Diffusion into rat brain of contrast and shift reagents for magnetic resonance imaging and spectroscopy.

1993 
A sensitive radiotracer technique was used to measure transfer constants (Kis) for blood to brain diffusion of the MR contrast reagent gadolinium diethylenetriaminepentaacetate (GdDTPA2−) and the MR shift reagent dysprosium triethylenetetraminehexaacetate (DyTTHA3−) across the normal and the ischemically injured blood-brain barrier (BBB) of rats. In rats with a normal BBB mean Kis (nL/g/s) for these reagents ranged from 0.3 to 1.4 across eight brain regions and were significantly lower in each region than Kis for sucrose (1.5–3.2), a substance known to be a poor permeant of the intact BBB. Kis measured 6h after a 10min period of normothermic forebrain ischemia were increased to 4.0–6.2 (reagents) and 6.6–7.5 (sucrose) in two brain regions, striatum and hippocampus, known to be especially vulnerable to ischemic injury. Measurements of BBB permeability to DyTTHA3− after osmotic opening of the barrier with hypertonic arabinose gave Kis of 25–30 in forebrain regions.

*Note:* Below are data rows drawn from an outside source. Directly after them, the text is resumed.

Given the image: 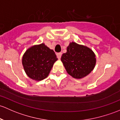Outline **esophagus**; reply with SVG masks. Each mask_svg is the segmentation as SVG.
Masks as SVG:
<instances>
[{"label": "esophagus", "mask_w": 120, "mask_h": 120, "mask_svg": "<svg viewBox=\"0 0 120 120\" xmlns=\"http://www.w3.org/2000/svg\"><path fill=\"white\" fill-rule=\"evenodd\" d=\"M61 55H62V53H57V57L58 59H60L61 57Z\"/></svg>", "instance_id": "obj_1"}]
</instances>
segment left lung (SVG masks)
Wrapping results in <instances>:
<instances>
[{
	"mask_svg": "<svg viewBox=\"0 0 120 120\" xmlns=\"http://www.w3.org/2000/svg\"><path fill=\"white\" fill-rule=\"evenodd\" d=\"M61 60L68 74L76 79L89 75L96 64L95 55L93 50L74 42L67 46V52L63 54Z\"/></svg>",
	"mask_w": 120,
	"mask_h": 120,
	"instance_id": "8db88e82",
	"label": "left lung"
}]
</instances>
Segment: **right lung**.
Returning a JSON list of instances; mask_svg holds the SVG:
<instances>
[{
  "label": "right lung",
  "mask_w": 120,
  "mask_h": 120,
  "mask_svg": "<svg viewBox=\"0 0 120 120\" xmlns=\"http://www.w3.org/2000/svg\"><path fill=\"white\" fill-rule=\"evenodd\" d=\"M57 60L55 52L42 43L34 45L25 52L22 57V65L27 76L40 81L48 76Z\"/></svg>",
  "instance_id": "right-lung-1"
}]
</instances>
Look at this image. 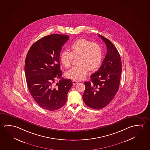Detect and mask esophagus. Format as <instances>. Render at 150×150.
I'll return each instance as SVG.
<instances>
[{"instance_id":"1","label":"esophagus","mask_w":150,"mask_h":150,"mask_svg":"<svg viewBox=\"0 0 150 150\" xmlns=\"http://www.w3.org/2000/svg\"><path fill=\"white\" fill-rule=\"evenodd\" d=\"M72 83H73V85H75L77 83V81H75V80H73V81H72Z\"/></svg>"}]
</instances>
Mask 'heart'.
Returning <instances> with one entry per match:
<instances>
[{"instance_id": "b5f03b06", "label": "heart", "mask_w": 150, "mask_h": 150, "mask_svg": "<svg viewBox=\"0 0 150 150\" xmlns=\"http://www.w3.org/2000/svg\"><path fill=\"white\" fill-rule=\"evenodd\" d=\"M70 49L71 52L64 50L60 56L62 63L67 69L71 66L73 58L78 57L79 65L67 71L69 79L81 80L85 77L89 69L93 71L100 66L103 54L102 48L98 43L81 39L72 43Z\"/></svg>"}]
</instances>
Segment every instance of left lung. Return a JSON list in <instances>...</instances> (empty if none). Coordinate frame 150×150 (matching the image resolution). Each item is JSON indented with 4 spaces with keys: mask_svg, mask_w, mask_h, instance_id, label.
Masks as SVG:
<instances>
[{
    "mask_svg": "<svg viewBox=\"0 0 150 150\" xmlns=\"http://www.w3.org/2000/svg\"><path fill=\"white\" fill-rule=\"evenodd\" d=\"M107 47V54L100 68L84 82L83 95L86 106L94 109L105 107L114 98L119 88L122 64L118 50L109 40L99 35Z\"/></svg>",
    "mask_w": 150,
    "mask_h": 150,
    "instance_id": "8db88e82",
    "label": "left lung"
}]
</instances>
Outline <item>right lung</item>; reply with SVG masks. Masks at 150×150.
<instances>
[{
	"instance_id": "right-lung-1",
	"label": "right lung",
	"mask_w": 150,
	"mask_h": 150,
	"mask_svg": "<svg viewBox=\"0 0 150 150\" xmlns=\"http://www.w3.org/2000/svg\"><path fill=\"white\" fill-rule=\"evenodd\" d=\"M69 37L59 34L43 37L32 45L26 56L25 75L30 93L38 105L47 110L64 106L73 86L71 79L62 77L59 63L62 47ZM57 79H61L55 85Z\"/></svg>"
}]
</instances>
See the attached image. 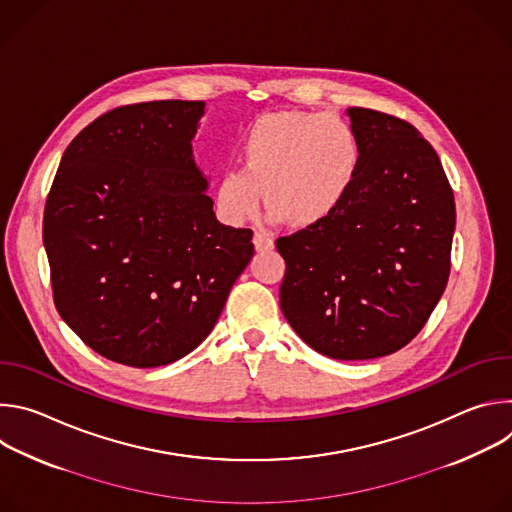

Estimates of reagent concentrations in brain interstitial fluid 30 min after dosing the animals indicated that both an extremely high dose of DyTTHA3− and severe disruption of the BBB would be required to shift the resonance frequency of extracellular Na+ appreciably. With the moderate degrees of BBB injury produced by short-term ischemia, a dose of GdDTPA2− about 25 times the usual clinical dose of 0.1 mmol/kg would be required to quantify the injury by dynamic MRI.